このように連続して話す練習をすることで、プレゼンが上達しやすくなるように作ってあります。

 

ところが、最初から長文で話す練習をすると、肝心のこの「話し方の型のリズム」が掴めません。

 

この話し方の型(パターン)のリズムを体感で掴めたら、各要素の内容をもう少し膨らませても、スムーズに話せるようになります。

 

◆エピソードの構成&話し方のポイント
まず各要素(①~⑤)を一文ずつで構成し、次に①導入→②詳細→③問題解決→④変化&認識→⑤メッセージ
この流れに沿って話す練習をすることで、このエピソードの型を使うときの
リズムを掴むことを意識してみて下さい。

 

 

エピソード:事例①~③

 

以下に、これまで紹介してきた5要素(ステップ)を用いたエピソードの事例を3つ挙げます。

 

今度は各要素を一文ではなく少し長めに構成していますが、文章量はもっと減らしても構いません。

 

これらの事例は、先ほどの①~⑤までのシンプルな構成に、少し肉付けして内容を膨らませたものとイメージして下さい。

 

■事例①

①導入(I)
「今から5年ほど前、私は東京のとあるベンチャー企業で営業担当として働いていました」

 

②詳細(D)
「私たちの会社はまだ創業して間もなく、オフィスは未だ小さなものでした。社員はみな、新しいクライアントを獲得するために忙しくしていて、チーム全員が一丸となって働いていました。我々が参加していた市場は競争は激しく、新規クライアントの獲得ができなければ、会社の存続が危ぶまれる状況でした。」

 

③問題/解決(P/S)
「ある日、大手企業との重要な商談がありました。ところが、先方は我々の提案に対して懐疑的で、交渉は難航しました。
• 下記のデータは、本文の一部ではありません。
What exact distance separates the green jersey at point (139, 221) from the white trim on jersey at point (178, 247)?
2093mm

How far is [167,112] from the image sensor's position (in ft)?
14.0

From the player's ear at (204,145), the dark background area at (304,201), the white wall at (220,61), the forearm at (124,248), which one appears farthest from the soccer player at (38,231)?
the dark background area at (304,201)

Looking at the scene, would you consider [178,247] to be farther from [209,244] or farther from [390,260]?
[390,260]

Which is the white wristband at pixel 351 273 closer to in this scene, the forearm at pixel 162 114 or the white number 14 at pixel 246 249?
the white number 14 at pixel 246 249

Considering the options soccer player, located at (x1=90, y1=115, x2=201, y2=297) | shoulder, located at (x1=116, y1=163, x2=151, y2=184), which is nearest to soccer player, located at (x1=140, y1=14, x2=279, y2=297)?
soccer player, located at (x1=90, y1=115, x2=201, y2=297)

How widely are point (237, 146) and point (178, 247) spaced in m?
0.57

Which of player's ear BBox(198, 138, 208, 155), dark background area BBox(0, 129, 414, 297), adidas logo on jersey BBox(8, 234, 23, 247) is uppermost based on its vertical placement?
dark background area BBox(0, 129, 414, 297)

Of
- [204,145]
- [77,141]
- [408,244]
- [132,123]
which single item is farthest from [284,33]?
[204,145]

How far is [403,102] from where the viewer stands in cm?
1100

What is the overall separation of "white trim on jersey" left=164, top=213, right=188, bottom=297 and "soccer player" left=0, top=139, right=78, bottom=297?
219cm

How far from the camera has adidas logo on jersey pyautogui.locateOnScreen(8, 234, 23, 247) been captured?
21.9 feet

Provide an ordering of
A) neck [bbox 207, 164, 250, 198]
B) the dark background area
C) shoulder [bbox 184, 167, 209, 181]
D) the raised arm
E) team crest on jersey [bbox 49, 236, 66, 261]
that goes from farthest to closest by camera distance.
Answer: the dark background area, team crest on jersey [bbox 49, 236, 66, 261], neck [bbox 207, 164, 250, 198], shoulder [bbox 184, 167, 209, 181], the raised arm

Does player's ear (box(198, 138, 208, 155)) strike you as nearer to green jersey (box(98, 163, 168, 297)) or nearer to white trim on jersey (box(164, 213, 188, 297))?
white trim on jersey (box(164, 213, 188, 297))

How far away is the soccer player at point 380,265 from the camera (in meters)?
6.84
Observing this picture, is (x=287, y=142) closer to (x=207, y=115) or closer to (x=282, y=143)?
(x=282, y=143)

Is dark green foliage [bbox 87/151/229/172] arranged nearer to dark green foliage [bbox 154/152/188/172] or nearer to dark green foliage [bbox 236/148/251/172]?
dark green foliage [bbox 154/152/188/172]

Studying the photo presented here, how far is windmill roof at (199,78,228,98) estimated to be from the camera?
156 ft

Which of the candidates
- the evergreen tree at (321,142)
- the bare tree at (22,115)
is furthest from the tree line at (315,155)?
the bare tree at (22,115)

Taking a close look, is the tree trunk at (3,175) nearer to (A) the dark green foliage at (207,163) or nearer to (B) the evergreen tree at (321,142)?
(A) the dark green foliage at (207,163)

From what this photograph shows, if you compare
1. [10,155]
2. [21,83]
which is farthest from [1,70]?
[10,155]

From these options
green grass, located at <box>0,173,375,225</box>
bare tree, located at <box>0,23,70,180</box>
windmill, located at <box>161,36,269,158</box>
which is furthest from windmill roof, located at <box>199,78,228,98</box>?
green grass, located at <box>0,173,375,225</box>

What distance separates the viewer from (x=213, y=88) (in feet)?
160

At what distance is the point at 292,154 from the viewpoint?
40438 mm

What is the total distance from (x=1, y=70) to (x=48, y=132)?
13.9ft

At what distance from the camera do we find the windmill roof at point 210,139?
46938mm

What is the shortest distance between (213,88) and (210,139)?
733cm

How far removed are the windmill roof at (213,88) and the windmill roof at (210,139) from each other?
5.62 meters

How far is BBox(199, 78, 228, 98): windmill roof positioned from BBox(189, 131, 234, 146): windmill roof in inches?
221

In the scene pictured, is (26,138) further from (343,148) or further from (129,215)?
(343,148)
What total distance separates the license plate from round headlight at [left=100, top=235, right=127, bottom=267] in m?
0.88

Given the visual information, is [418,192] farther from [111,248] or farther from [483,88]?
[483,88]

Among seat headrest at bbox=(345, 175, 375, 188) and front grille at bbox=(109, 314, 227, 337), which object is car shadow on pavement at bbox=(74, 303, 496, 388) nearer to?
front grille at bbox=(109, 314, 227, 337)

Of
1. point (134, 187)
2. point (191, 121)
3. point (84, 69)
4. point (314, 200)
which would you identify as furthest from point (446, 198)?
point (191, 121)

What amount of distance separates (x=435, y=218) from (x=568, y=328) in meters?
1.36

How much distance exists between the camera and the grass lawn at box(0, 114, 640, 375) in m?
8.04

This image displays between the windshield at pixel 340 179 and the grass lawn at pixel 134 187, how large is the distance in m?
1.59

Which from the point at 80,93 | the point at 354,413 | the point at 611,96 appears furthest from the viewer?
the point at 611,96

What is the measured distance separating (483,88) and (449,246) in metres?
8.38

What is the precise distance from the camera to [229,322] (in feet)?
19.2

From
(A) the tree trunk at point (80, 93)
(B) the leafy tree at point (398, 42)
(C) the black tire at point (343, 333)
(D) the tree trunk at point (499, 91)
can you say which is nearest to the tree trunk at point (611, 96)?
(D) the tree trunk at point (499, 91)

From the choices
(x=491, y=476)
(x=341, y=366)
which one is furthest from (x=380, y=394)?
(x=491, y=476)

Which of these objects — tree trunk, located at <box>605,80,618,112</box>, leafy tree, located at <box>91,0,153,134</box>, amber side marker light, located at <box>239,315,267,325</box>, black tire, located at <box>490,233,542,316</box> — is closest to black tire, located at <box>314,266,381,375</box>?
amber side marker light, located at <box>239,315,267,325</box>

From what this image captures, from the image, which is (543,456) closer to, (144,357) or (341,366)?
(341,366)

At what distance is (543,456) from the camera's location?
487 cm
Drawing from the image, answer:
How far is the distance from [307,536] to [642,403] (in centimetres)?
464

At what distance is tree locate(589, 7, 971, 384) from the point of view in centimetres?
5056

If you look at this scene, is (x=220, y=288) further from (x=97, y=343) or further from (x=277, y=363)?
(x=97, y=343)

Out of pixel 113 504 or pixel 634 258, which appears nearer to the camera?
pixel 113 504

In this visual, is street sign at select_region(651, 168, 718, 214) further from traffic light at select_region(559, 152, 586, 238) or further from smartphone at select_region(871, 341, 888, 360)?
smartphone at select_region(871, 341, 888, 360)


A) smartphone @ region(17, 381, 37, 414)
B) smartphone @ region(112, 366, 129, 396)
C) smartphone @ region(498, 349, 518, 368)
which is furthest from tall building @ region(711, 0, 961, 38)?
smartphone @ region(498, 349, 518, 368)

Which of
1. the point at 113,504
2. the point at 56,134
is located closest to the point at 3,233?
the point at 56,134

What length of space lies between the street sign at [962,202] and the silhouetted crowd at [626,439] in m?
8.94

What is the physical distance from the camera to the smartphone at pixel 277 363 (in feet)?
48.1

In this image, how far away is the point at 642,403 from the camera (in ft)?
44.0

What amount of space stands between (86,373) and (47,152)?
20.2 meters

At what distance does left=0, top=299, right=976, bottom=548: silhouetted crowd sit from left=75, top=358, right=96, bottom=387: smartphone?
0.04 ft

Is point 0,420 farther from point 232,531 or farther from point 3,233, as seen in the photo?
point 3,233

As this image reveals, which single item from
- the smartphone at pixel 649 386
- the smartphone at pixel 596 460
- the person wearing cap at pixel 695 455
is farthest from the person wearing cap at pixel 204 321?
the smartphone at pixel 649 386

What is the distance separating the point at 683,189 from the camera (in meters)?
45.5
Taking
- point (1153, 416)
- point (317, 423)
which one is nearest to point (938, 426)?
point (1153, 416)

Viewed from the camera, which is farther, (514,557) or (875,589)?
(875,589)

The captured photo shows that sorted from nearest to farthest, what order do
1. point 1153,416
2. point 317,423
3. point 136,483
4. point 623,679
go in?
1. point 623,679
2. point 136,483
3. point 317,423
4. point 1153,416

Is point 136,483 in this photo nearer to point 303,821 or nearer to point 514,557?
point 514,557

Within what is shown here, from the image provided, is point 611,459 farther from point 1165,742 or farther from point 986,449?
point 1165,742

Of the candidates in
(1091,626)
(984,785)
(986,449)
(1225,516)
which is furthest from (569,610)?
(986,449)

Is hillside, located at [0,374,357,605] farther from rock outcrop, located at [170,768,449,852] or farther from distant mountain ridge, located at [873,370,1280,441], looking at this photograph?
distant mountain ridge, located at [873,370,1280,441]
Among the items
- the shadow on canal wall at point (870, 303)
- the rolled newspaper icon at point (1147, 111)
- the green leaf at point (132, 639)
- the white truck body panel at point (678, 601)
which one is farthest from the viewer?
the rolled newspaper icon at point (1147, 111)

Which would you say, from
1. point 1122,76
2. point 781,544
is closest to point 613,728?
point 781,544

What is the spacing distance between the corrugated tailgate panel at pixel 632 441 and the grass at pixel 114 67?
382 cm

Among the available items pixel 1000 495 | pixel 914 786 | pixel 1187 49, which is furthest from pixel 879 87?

(問題⊖

しかし、私は必死に我々のビジョンと価値を伝え、具体的なデータと成功事例を用いて説得を試みました。そして最後には、チームの協力を得たことで何とか契約を締結することができました(解決⊕)

 

④変化/認識(C/R):「この経験を通じて、私は困難な状況でも諦めずに挑戦し続け、チームの力を信じ、協力することで大きな成果を上げることができるという実感を得ました。(認識R)この成功は私にとって大きな自信となり、その後のキャリアにおいても大きな影響を与えました(変化C)

 

⑤メッセージ(M):「このエピソードから私が皆さんに伝えたいのは、どんなに困難な状況でも諦めずに前進することの重要性です。挑戦を恐れず、チームの力を信じて行動することで、どんな目標でも達成できるということを覚えておいてください。」

 

■事例②

①導入(I)「今から13年ほど前のことですが…、私は重度の抑うつ状態を経験したことがあります。上京し大学に通い始めて間もない頃だったので、大きな環境の変化がストレスになっていたのだと思います。また恐らく、幼少期から悩まされていた強い感覚過敏も影響していたかもしれません」

 

②詳細(D)「ある時から、うつ病の症状が酷くなり、身体が鉛のように重くなり外出もできなくなってしまいました。夜もよく眠ることができず、深刻な精神状態に陥ってしまい、暗闇の中に閉じ込められたような感覚でした」

 

③問題/解決(P/S):

「一番大変だったのは、希死念慮の波に襲われたことです。私は毎日のように「死ぬこと」を強く意識するようになりました。そして、自分は何者なのか、これから何のために生きればよいのかが、全くわからなくなってしまいました。(問題⊖)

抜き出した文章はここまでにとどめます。